* [Instructions to follow]:
Transcribe the text of the listing below word for word, preserving every line and coordinate. Leave out the pictures.

* [Spatial reasoning listing]:
>>>

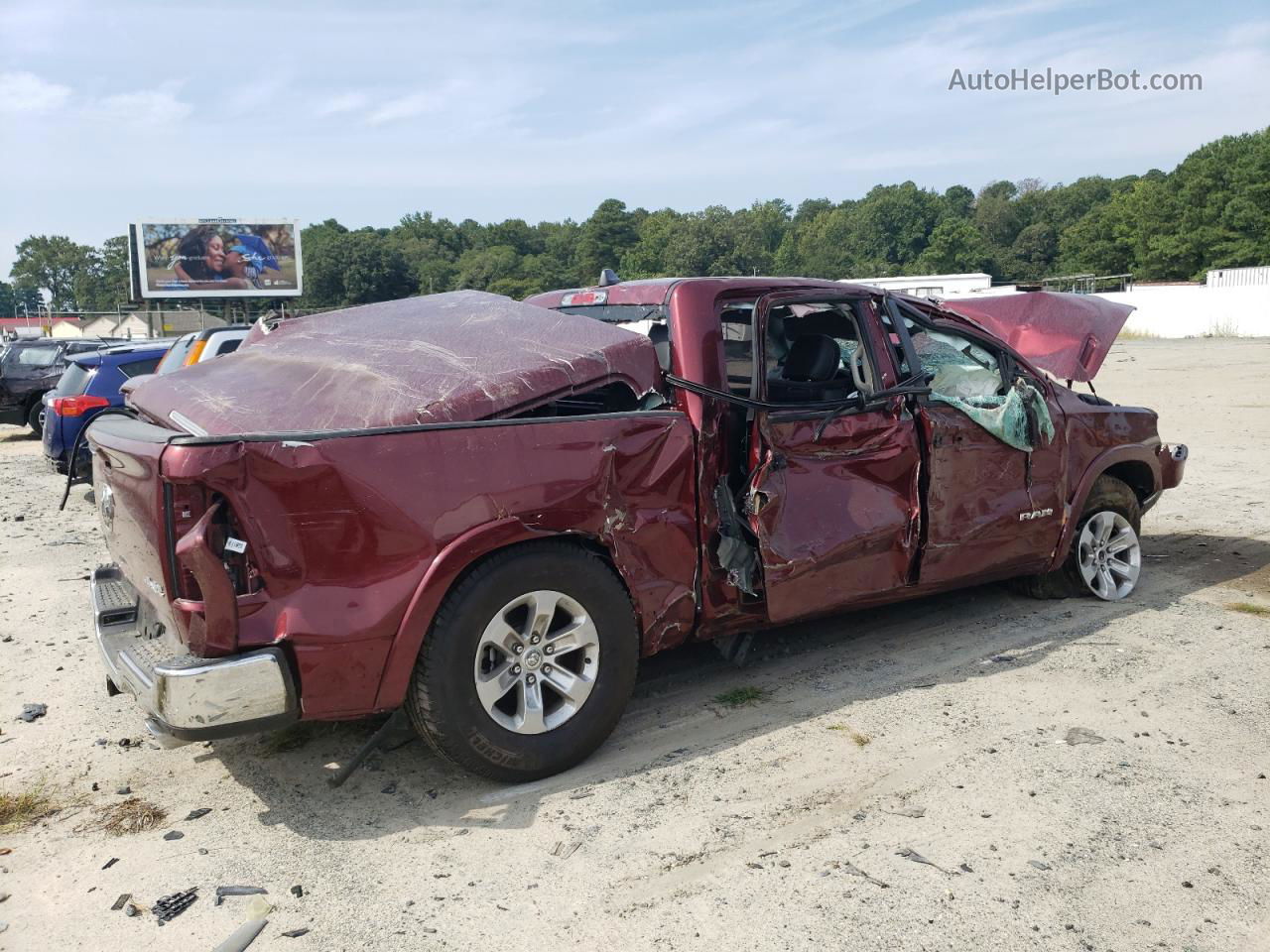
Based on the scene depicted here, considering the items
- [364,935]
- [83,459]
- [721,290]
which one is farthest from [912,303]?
[83,459]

<<<

* [Solution to this problem]:
Based on the scene depicted here, considering the items
- [364,935]
- [83,459]
- [721,290]
which one is farthest from [912,303]?
[83,459]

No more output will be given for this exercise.